## What the exercise asks
Write out each of the following rows line for line, with no changes to any wording, number, or punctuation.

## Data rows
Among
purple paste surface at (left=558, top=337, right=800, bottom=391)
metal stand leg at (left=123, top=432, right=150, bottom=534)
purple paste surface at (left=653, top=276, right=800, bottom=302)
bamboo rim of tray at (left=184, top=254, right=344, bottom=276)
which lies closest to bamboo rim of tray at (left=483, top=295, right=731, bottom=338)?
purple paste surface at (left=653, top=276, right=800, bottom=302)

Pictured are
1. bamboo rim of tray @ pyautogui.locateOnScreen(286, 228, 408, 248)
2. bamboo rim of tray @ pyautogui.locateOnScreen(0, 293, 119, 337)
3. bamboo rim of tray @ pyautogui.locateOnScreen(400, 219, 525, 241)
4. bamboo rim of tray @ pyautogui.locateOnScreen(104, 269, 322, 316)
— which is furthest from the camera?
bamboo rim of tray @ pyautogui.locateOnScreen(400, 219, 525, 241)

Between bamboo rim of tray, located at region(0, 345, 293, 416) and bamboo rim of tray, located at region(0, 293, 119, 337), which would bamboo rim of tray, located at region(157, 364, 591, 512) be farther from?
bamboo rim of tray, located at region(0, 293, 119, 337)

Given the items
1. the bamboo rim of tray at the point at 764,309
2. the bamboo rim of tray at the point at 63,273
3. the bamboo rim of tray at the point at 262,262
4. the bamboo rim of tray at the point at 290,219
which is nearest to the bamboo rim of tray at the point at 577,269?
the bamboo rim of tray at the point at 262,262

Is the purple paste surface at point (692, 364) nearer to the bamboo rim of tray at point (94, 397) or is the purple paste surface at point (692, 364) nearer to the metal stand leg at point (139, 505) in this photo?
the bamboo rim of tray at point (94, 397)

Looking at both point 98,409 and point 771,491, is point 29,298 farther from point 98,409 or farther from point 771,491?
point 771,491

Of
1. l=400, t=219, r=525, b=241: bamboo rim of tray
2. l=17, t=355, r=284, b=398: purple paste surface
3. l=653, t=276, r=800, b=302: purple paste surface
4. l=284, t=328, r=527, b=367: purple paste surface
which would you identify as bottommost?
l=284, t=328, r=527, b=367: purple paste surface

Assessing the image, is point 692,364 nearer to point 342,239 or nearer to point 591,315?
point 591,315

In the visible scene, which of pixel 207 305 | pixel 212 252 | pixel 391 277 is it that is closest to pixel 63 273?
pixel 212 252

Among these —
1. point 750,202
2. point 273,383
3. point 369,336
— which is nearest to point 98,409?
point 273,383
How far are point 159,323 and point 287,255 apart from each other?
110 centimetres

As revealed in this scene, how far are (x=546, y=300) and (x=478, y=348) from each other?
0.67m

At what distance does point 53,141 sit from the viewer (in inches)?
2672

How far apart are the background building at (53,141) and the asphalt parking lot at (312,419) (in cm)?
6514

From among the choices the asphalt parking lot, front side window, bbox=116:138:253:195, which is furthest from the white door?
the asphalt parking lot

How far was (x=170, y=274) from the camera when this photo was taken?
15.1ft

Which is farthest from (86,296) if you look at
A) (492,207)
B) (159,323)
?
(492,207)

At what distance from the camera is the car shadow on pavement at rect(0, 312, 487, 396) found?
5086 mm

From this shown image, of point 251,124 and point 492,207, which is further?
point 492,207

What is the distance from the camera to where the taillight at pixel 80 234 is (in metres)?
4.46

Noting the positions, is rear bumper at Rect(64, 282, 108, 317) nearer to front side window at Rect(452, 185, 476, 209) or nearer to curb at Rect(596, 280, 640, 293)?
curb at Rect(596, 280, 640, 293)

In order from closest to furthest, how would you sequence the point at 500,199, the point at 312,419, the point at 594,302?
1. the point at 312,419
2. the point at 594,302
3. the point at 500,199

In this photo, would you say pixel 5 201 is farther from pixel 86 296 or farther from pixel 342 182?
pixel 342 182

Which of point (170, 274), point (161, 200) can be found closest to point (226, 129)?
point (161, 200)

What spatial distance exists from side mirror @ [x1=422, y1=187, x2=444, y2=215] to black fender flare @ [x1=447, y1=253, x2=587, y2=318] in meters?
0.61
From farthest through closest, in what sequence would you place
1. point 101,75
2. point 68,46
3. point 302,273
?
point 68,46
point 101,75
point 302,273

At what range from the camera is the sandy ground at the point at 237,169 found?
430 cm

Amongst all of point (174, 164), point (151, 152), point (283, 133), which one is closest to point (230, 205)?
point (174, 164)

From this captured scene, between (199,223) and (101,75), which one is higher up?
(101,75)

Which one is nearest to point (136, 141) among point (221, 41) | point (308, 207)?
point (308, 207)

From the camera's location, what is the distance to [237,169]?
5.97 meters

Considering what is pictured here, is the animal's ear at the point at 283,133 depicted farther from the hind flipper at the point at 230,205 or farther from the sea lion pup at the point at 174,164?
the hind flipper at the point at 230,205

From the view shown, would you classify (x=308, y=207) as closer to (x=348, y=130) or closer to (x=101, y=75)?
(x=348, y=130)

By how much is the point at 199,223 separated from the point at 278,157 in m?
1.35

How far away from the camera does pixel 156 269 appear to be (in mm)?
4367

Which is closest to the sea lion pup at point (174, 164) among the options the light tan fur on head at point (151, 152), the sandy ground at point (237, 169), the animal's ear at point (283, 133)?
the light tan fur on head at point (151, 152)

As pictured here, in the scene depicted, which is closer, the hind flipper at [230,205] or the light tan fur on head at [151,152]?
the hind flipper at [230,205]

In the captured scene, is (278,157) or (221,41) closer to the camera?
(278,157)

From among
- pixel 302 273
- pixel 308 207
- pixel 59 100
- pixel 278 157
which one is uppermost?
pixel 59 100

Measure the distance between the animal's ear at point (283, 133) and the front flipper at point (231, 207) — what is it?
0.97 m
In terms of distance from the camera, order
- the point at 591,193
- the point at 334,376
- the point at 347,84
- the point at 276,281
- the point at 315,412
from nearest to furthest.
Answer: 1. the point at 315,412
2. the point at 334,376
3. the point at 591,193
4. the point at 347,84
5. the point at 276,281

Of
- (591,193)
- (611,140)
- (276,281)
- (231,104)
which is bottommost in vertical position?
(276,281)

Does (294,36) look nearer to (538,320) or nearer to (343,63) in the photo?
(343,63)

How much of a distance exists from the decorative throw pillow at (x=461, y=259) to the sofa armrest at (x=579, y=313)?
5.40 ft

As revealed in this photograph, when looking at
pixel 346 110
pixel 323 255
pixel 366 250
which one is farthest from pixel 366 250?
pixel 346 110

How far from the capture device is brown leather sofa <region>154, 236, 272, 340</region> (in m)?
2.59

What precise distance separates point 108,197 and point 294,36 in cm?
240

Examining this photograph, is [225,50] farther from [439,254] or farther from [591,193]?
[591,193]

## Task result
Among
purple paste surface at (left=558, top=337, right=800, bottom=391)
metal stand leg at (left=123, top=432, right=150, bottom=534)
purple paste surface at (left=653, top=276, right=800, bottom=302)
bamboo rim of tray at (left=184, top=254, right=344, bottom=276)
which lies closest to bamboo rim of tray at (left=483, top=295, right=731, bottom=338)?
purple paste surface at (left=653, top=276, right=800, bottom=302)

Pictured are
1. bamboo rim of tray @ pyautogui.locateOnScreen(286, 228, 408, 248)
2. bamboo rim of tray @ pyautogui.locateOnScreen(0, 293, 119, 337)
3. bamboo rim of tray @ pyautogui.locateOnScreen(400, 219, 525, 241)
4. bamboo rim of tray @ pyautogui.locateOnScreen(104, 269, 322, 316)
— which is furthest from the camera?
bamboo rim of tray @ pyautogui.locateOnScreen(400, 219, 525, 241)

Between bamboo rim of tray, located at region(0, 345, 293, 416) and bamboo rim of tray, located at region(0, 293, 119, 337), which would bamboo rim of tray, located at region(157, 364, 591, 512) be farther from?
bamboo rim of tray, located at region(0, 293, 119, 337)

Given the items
1. the bamboo rim of tray at the point at 764,309
2. the bamboo rim of tray at the point at 63,273
3. the bamboo rim of tray at the point at 262,262
4. the bamboo rim of tray at the point at 290,219
which is nearest to the bamboo rim of tray at the point at 577,269?
the bamboo rim of tray at the point at 262,262

Is the purple paste surface at point (692, 364) nearer to the bamboo rim of tray at point (94, 397) or is the purple paste surface at point (692, 364) nearer to the metal stand leg at point (139, 505) in this photo?
the bamboo rim of tray at point (94, 397)

Looking at both point 98,409 and point 771,491, is point 29,298 farther from point 98,409 or farther from point 771,491?
point 771,491

Of
1. l=400, t=219, r=525, b=241: bamboo rim of tray
2. l=17, t=355, r=284, b=398: purple paste surface
3. l=653, t=276, r=800, b=302: purple paste surface
4. l=284, t=328, r=527, b=367: purple paste surface
which would you identify as bottommost?
l=284, t=328, r=527, b=367: purple paste surface

Assessing the image, is point 692,364 nearer to point 342,239 or nearer to point 591,315?
point 591,315

In the visible scene, which of pixel 207 305 | pixel 212 252 | pixel 391 277 is it that is closest to pixel 63 273?
pixel 212 252

Among these —
1. point 750,202
2. point 273,383
3. point 369,336
— which is nearest to point 98,409?
point 273,383
How far are point 159,323 and point 287,255 apart from each other?
110 centimetres

As revealed in this scene, how far are (x=546, y=300) and (x=478, y=348) from each other?
0.67m

At what distance does point 53,141 sit from the viewer (in inches)?
2672

How far apart are the background building at (53,141) and the asphalt parking lot at (312,419) (in cm)?
6514

From among the choices the asphalt parking lot, front side window, bbox=116:138:253:195, which is furthest from the white door?
the asphalt parking lot

How far was (x=170, y=274) from the camera when this photo was taken?
15.1ft

Which is farthest from (86,296) if you look at
A) (492,207)
B) (159,323)
?
(492,207)

At what distance from the camera is the car shadow on pavement at rect(0, 312, 487, 396) found?
5086 mm

From this shown image, of point 251,124 and point 492,207, which is further?
point 492,207

What is the distance from the camera to where the taillight at pixel 80 234 is (in metres)?
4.46

Noting the positions, is rear bumper at Rect(64, 282, 108, 317) nearer to front side window at Rect(452, 185, 476, 209) or nearer to curb at Rect(596, 280, 640, 293)?
curb at Rect(596, 280, 640, 293)

In order from closest to furthest, how would you sequence the point at 500,199, the point at 312,419, the point at 594,302?
1. the point at 312,419
2. the point at 594,302
3. the point at 500,199

In this photo, would you say pixel 5 201 is farther from pixel 86 296 or farther from pixel 342 182?
pixel 342 182

Which of point (170, 274), point (161, 200) can be found closest to point (226, 129)?
point (161, 200)

What spatial distance exists from side mirror @ [x1=422, y1=187, x2=444, y2=215] to black fender flare @ [x1=447, y1=253, x2=587, y2=318] in meters?
0.61
From farthest through closest, in what sequence would you place
1. point 101,75
2. point 68,46
3. point 302,273
?
point 68,46
point 101,75
point 302,273

At what range from the camera is the sandy ground at the point at 237,169 found?
430 cm

Amongst all of point (174, 164), point (151, 152), point (283, 133), which one is closest to point (230, 205)?
point (174, 164)

From this captured scene, between (199,223) and (101,75), which one is higher up?
(101,75)

Which one is nearest to point (136, 141) among point (221, 41) | point (308, 207)?
point (308, 207)

From the camera's location, what is the distance to [237,169]?
5.97 meters

Considering what is pictured here, is the animal's ear at the point at 283,133 depicted farther from the hind flipper at the point at 230,205 or farther from the sea lion pup at the point at 174,164?
the hind flipper at the point at 230,205

From the view shown, would you classify (x=308, y=207) as closer to (x=348, y=130) or closer to (x=101, y=75)?
(x=348, y=130)

By how much is the point at 199,223 separated from the point at 278,157 in m?
1.35

How far away from the camera does pixel 156 269 appear to be (in mm)?
4367

Which is closest to the sea lion pup at point (174, 164) among the options the light tan fur on head at point (151, 152), the sandy ground at point (237, 169), the animal's ear at point (283, 133)?
the light tan fur on head at point (151, 152)

As pictured here, in the scene depicted, which is closer, the hind flipper at [230,205] or the light tan fur on head at [151,152]?
the hind flipper at [230,205]

In the captured scene, is (278,157) or (221,41) closer to the camera?
(278,157)

From among
- pixel 302 273
- pixel 308 207
- pixel 59 100
- pixel 278 157
which one is uppermost?
pixel 59 100

Measure the distance between the animal's ear at point (283, 133) and the front flipper at point (231, 207) — what is it?
0.97 m
In terms of distance from the camera, order
- the point at 591,193
- the point at 334,376
- the point at 347,84
- the point at 276,281
- the point at 315,412
from nearest to furthest.
Answer: 1. the point at 315,412
2. the point at 334,376
3. the point at 591,193
4. the point at 347,84
5. the point at 276,281

Of
- (591,193)
- (611,140)
- (276,281)
- (231,104)
which is bottommost in vertical position?
(276,281)

Does (294,36) look nearer to (538,320) or nearer to (343,63) in the photo?
(343,63)

How much of a distance exists from the decorative throw pillow at (x=461, y=259) to the sofa armrest at (x=579, y=313)?
5.40 ft

As revealed in this photograph, when looking at
pixel 346 110
pixel 323 255
pixel 366 250
which one is farthest from pixel 366 250?
pixel 346 110

How far from the capture device is brown leather sofa <region>154, 236, 272, 340</region> (in m)?
2.59

What precise distance separates point 108,197 and point 294,36 in cm?
240

Examining this photograph, is [225,50] farther from [439,254] or farther from [591,193]?
[591,193]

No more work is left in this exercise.